Real estate secondaries volume grew 8 percent in 2014 to $6.9 billion, up from $6.4 billion in 2013, according to a report from the private funds advisory team at Jones Lang LaSalle Corporate Finance (JLLCF).
The bulk of the transactions, $2.7 billion or 39 percent, came from North America. Activity in the region grew by 23 percent year-on-year, while deals in the UK fell 12 percent to $2.2 billion. JLLCF attributed the decline to changes in the exchange rate, because UK volume was stable in sterling terms at £1.5 billion ($2.3 million; €2 million).
Secondaries demand in the UK remained strong in funds like Legal & General Industrial Property Investment Fund, an £811 million fund that launched in 1997, JLLCF disclosed. It invests in good quality, higher-yielding industrial estates and it owns a number of distribution warehouses.
Meanwhile, continental Europe generated $1.1 billion of activity, representing a 10 percent growth over 2013, although few sizeable portfolio sales occurred in the region.
Deal volume in rest of the world was $900 million, as several transactions took place in South America and Southeast Asia. But transactions in pan-Asian funds declined from 2013, according to the report.

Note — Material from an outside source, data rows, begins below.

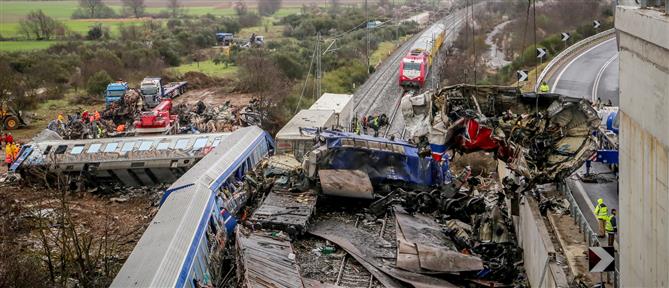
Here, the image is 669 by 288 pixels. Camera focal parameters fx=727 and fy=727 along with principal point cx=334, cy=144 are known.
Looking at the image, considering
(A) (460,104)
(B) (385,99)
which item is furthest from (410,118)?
(B) (385,99)

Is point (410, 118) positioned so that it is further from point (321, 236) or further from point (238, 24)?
point (238, 24)

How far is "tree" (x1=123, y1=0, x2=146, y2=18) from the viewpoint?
12716cm

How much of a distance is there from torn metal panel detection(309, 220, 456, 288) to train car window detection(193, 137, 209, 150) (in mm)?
9264

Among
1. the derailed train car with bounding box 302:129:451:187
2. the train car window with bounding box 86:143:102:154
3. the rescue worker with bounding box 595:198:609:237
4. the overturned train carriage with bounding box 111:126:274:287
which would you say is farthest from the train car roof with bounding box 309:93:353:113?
the rescue worker with bounding box 595:198:609:237

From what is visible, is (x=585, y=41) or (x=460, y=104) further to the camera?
(x=585, y=41)

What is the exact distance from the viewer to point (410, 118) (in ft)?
70.0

JLLCF’s estimate is in line with that of Setter Capital, which estimated $6.8 billion of real estate fund stakes were traded last year. Meanwhile, private equity and real estate secondaries shop Landmark Partners estimated $4.8 billion. The firm noted its estimate explicitly did not capture LP-to-LP trades, single asset real estate joint venture partnerships and other private non-fund vehicles, so the overall volume could be significantly higher.